There was of course one marque that refused to build cars like everyone else. Their cars had independent suspension, front wheel drive, disc brakes, powered rack and pinion steering, radial tyres and aerodynamic bodywork. Not only were their cars different in terms of construction, layout and appearance, they also drove differently. I am of course talking about the Citroën DS which, unlike its contemporaries, offered predictable handling under all conditions as did its stablemate the 2 CV (albeit achieving this objective via a different technical route).
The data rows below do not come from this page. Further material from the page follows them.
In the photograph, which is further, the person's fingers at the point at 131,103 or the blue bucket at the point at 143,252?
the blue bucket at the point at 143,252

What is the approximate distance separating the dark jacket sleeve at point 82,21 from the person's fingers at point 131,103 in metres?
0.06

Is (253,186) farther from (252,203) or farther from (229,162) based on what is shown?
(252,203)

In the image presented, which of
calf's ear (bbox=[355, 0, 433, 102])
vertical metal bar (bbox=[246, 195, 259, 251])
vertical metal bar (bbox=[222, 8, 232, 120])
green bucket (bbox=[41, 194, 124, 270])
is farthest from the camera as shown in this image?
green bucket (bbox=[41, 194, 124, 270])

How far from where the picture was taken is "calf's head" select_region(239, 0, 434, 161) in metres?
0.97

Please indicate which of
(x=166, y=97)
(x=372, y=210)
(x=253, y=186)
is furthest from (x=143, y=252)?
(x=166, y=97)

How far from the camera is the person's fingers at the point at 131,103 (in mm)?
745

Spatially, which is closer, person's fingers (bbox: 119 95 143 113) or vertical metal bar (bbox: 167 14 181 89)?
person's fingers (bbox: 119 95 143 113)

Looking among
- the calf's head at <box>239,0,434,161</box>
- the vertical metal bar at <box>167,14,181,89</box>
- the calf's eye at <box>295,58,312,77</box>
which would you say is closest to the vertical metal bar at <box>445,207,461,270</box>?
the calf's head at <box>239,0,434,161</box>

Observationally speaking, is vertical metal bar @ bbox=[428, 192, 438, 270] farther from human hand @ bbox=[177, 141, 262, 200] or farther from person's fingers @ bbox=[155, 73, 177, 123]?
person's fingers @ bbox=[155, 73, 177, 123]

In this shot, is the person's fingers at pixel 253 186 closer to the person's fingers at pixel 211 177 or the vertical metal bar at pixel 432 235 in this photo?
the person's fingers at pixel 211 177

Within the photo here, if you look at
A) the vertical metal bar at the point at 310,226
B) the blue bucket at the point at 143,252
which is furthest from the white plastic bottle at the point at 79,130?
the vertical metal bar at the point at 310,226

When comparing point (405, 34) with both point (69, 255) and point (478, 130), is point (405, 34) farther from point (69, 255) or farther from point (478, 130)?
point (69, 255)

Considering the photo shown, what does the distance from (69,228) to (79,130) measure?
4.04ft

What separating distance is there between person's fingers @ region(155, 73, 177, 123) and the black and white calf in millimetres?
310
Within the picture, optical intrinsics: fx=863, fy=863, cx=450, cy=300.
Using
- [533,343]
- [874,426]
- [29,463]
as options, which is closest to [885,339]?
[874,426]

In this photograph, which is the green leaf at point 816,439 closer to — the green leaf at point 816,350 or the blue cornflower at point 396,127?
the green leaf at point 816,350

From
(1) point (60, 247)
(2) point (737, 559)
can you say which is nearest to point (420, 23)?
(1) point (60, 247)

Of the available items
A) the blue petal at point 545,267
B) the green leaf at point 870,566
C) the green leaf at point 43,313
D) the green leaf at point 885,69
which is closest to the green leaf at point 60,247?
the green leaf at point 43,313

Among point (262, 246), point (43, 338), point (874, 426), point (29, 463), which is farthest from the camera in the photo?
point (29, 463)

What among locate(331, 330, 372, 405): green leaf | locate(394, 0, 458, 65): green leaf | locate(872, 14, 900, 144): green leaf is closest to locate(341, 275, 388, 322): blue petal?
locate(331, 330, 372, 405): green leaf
What has changed over the last four decades is that all modern cars offer this predictability, irrespective of whether they are front wheel, rear wheel or four wheel drive, irrespective of whether they employ fully independent suspension, irrespective of whether they employ rack and pinion steering with or without centre point steering geometry. I suspect that what really has made the difference is the tyres. Modern tyres offer incredible levels of grip and, because of their lower profiles, offer more predictable steering and control under hard braking. This has meant that, with the exception of high powered cars, deficiencies in suspension and steering geometry may be overcome by fitting modern tyres.
Now, if the use of "conventional" technology produces results that are largely indiscernable from those produced by employing "unconventional" technology and if that can be done at a lower price too, surely the only people who will object are the purists.
This is undoubtedly the conclusion reached by PSA's management. As an enthusiast, I am saddened by the fact that the Saxo, ZX and Synergie are utterly conventional cars but I suspect that were André Citroën still at the helm, he too would have concluded that in order to compete in the modern market, the `conventional' route would be the only sensible one to take. Having said that, today's "conventional" cars incorporate many ideas that first saw the light of day on vehicles wearing the double chevron.